La serie Poquita fe había sido una de las grandes sorpresas de 2023. A priori era una serie pequeñita: sin grandes alardes de producción, anclada en el costumbrismo, con interpretaciones comedidas y unos episodios que duraban menos de 20 minutos. Pero, con su radiografía de la gente normal, consiguió ser grande: los Feroz y los Ondas la declararon como la mejor comedia de la televisión, la Unión de Actores reconoció el trabajo de Pilar Gómez y Jorge Basanta, y el sindicato de guionistas Alma premió a Pepón Montero y Juan Maidagán. Se había conseguido hacer un hueco en la conversación.
Como admirador de la serie, al tener los episodios disponibles de la segunda temporada, tenía ese eterno temor: el de encontrarme una serie inferior como si los primeros episodios hubieran sido una anomalía. No era falta de confianza sino que, por lo general, me parece extraordinario que existan personas capaces de provocar carcajadas a voluntad. Y es que una cosa es intentar hacer pasar un buen rato al espectador, esbozar alguna sonrisa, pero otra es ir a por el ataque de risa con la construcción de los chistes. Montero y Maidagán, desde la modestia, tienen este don.
El gag del piso ‘coqueto’ es hilarante.Jau Fornés
La segunda temporada de Poquita fe muestra cómo José Ramón y Berta, los personajes de Raúl Cimas y Esperanza Pedreño, se quedan sin casa. Es la problemática candente del presente: la imposibilidad de alquilar o comprar una vivienda digna. Y, a la espera de que quede libre el piso de un amigo, que está esperando a que su madre muera para alquilarlo, se instalan en casa de los padres de ella (María Jesús Hoyos y Juan Lombardero). La convivencia, por supuesto, no será fácil, sobre todo teniendo en cuenta que los protagonistas llevan a cuestas con la mudanza su propia crisis de pareja.

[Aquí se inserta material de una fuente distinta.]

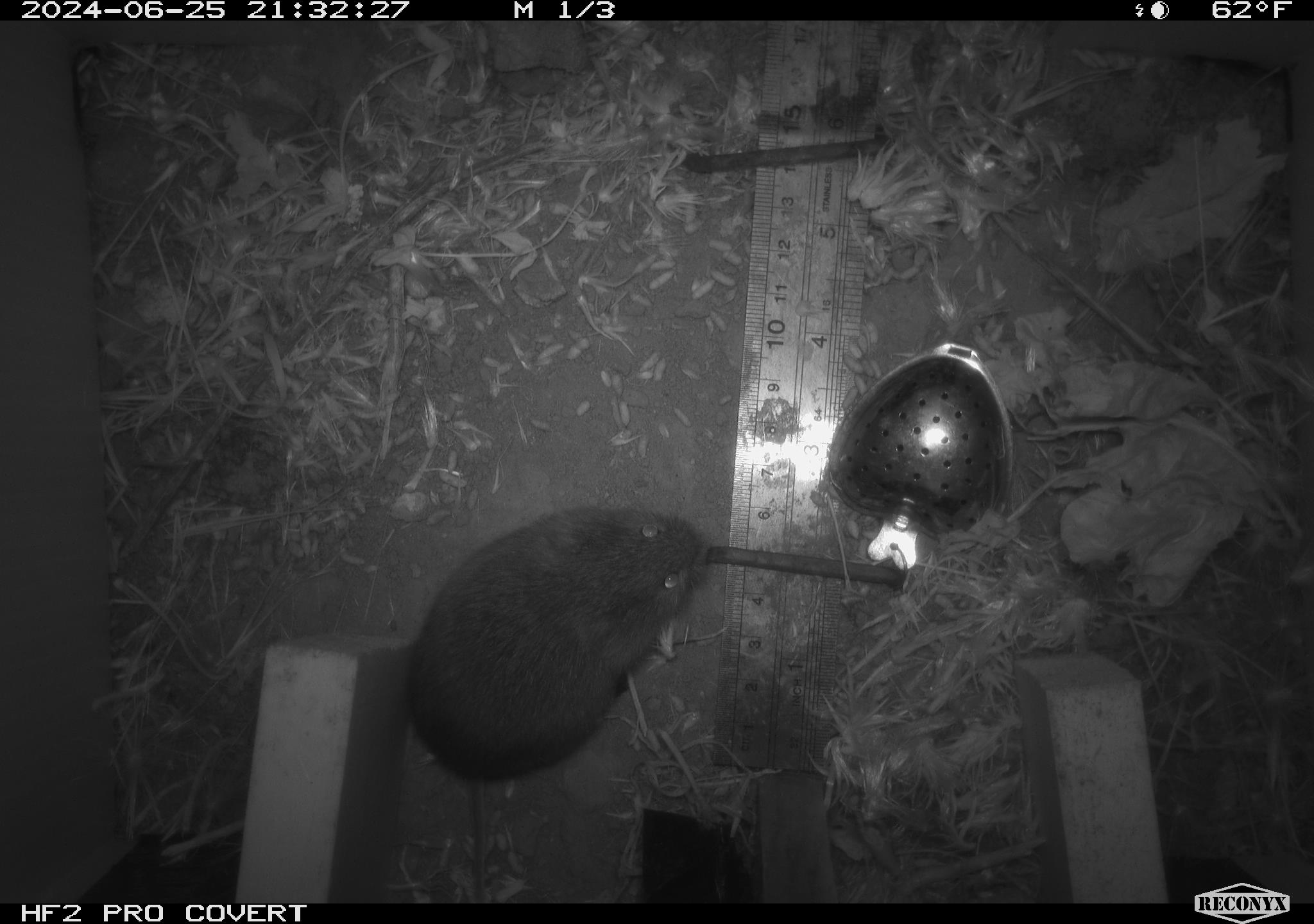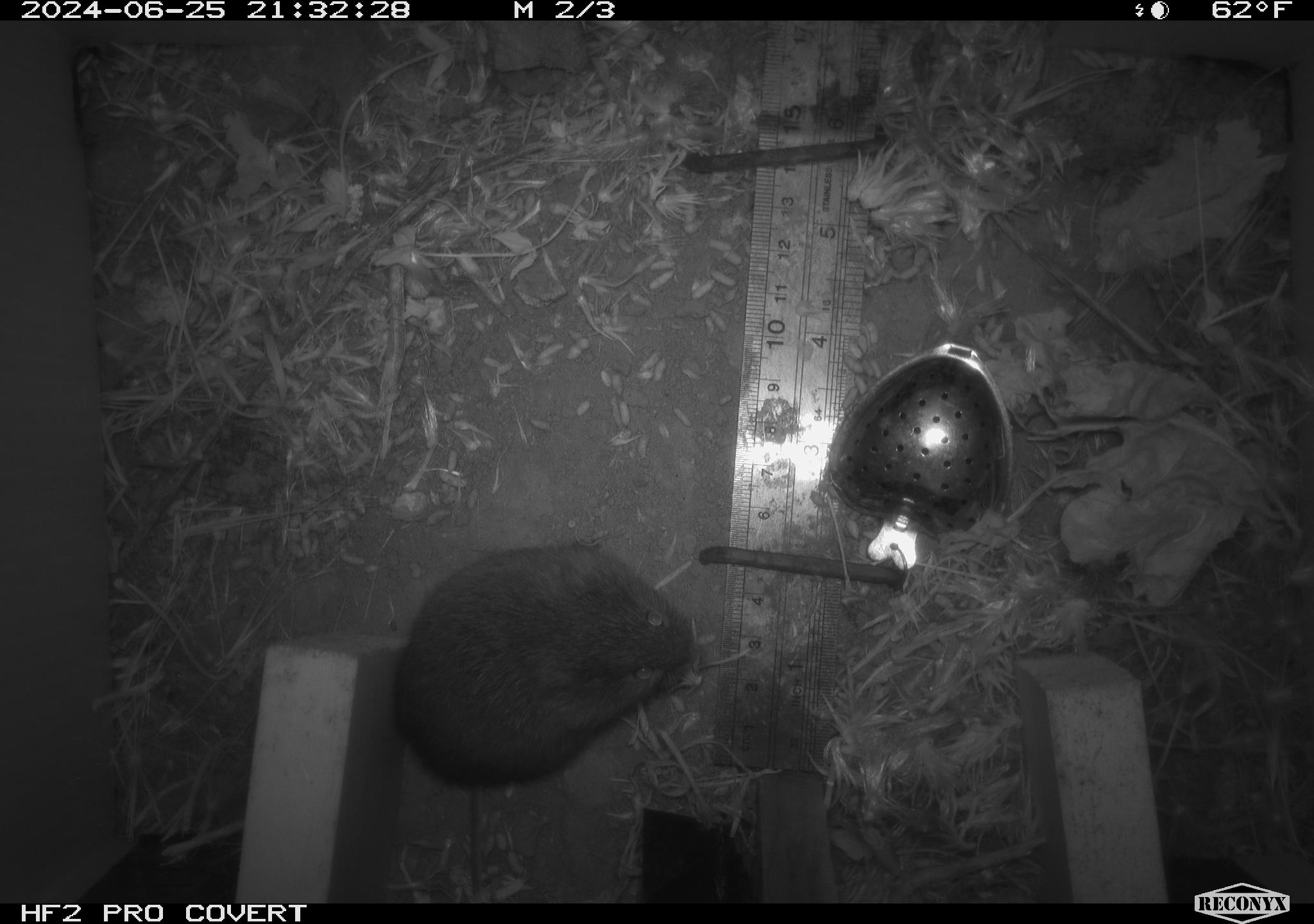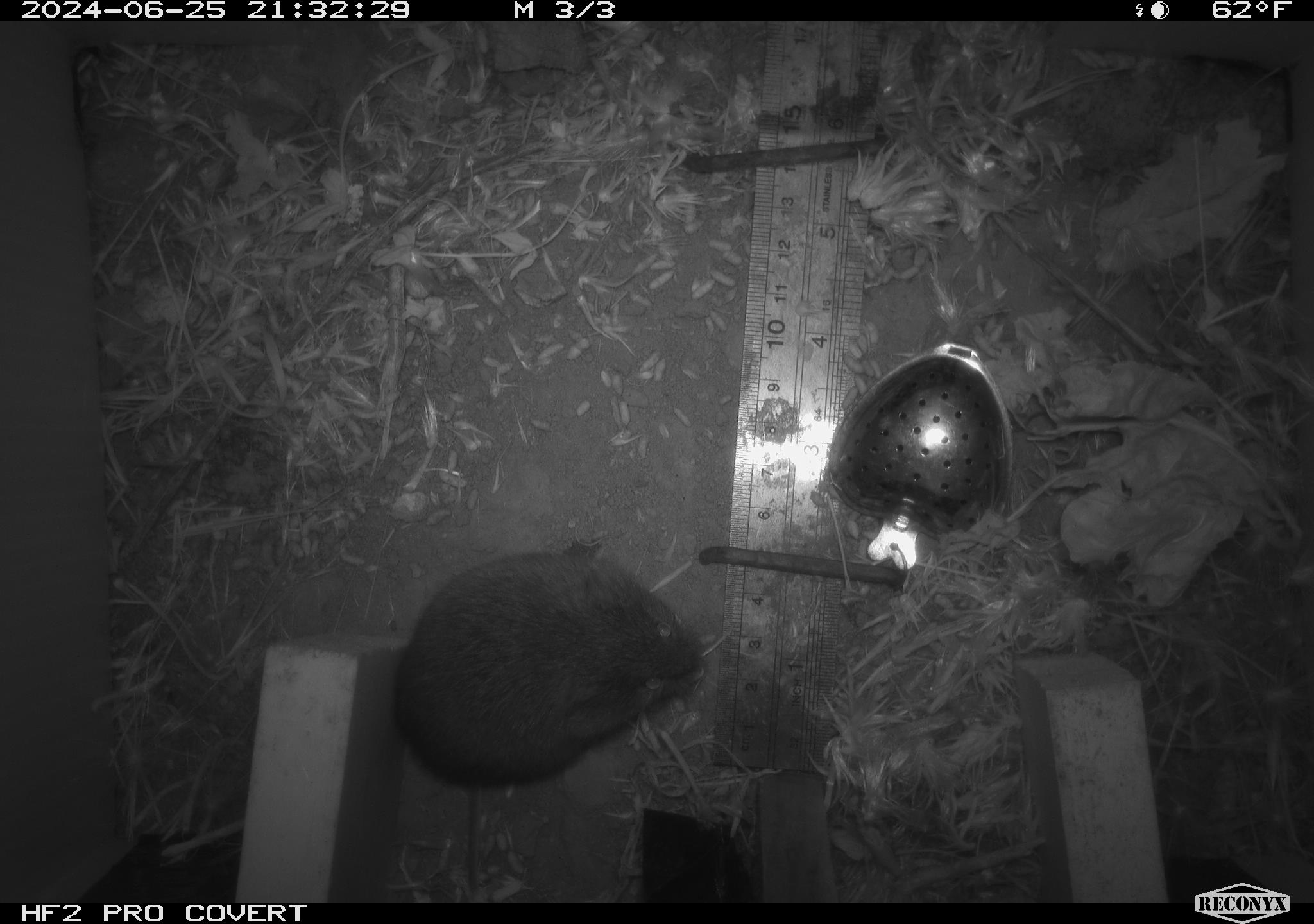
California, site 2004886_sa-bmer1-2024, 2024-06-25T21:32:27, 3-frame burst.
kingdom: Animalia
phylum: Chordata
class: Mammalia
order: Rodentia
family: Cricetidae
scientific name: Cricetidae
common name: hamsters, voles, lemmings, and allies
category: cricetidae family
Cricetidae family (hamsters, voles, lemmings, and allies) (Cricetidae).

El secreto de la serie consiste en cómo combina gags y el presente. Montero y Maidagán, que nunca miran a los personajes por encima del hombro (ellos siempre reivindican que, en el fondo, todos somos José Ramón y Berta), saben interpretar el entorno y encontrar lo hilarante de la vida cotidiana. Ideas tan sencillas como esa cisterna del váter que hace un ruido espantoso, lo sepulcral de los barrios residenciales o esas llamadas de cortesía con familiares con problemas de sordera son oro en manos de los guionistas.
También entienden las dinámicas sociales, conyugales y familiares. No existe ninguna escena en casa de los padres de Berta que no toque la tecla adecuada sobre cómo funcionan las relaciones familiares, cómo se enquistan y los roles que interpreta cada uno. En el frente de las amistades, sólo hay que ver los intercambios entre Esperanza Pedreño y Pilar Gómez. Según el personaje con el que se empatiza, sirve como denuncia del narcisismo de ciertos individuos o de hasta qué punto se mantienen amistades aburridas.
Sin embargo, Poquita fe no tiene suficiente con ser divertida sino que entiende que, más allá de entrar en el costumbrismo, puede radiografiar el presente. No es casualidad que los padres de Berta estén a años luz económicamente de sus hijas, de vidas precarias, a pesar de que Berta y José Ramón tienen un trabajo estable. Aparte de la crisis de la vivienda, que se ejemplifica con un fantástico gag en un piso minúsculo durante una fiesta, se denuncia el inhóspito urbanismo residencial, la turistificación de las ciudades o la capacidad de la ciudadanía de aprender a convivir con el fascismo.
¿De qué lado estás?Jau Fornés
Es significativo que, mientras en la anterior temporada los dos protagonistas se horrorizaban ante un retrato de Franco, ahora un personaje mire con tedio cómo un nazi es incapaz de pintar una esvástica en la pared de delante del portal. Los tiempos que corren.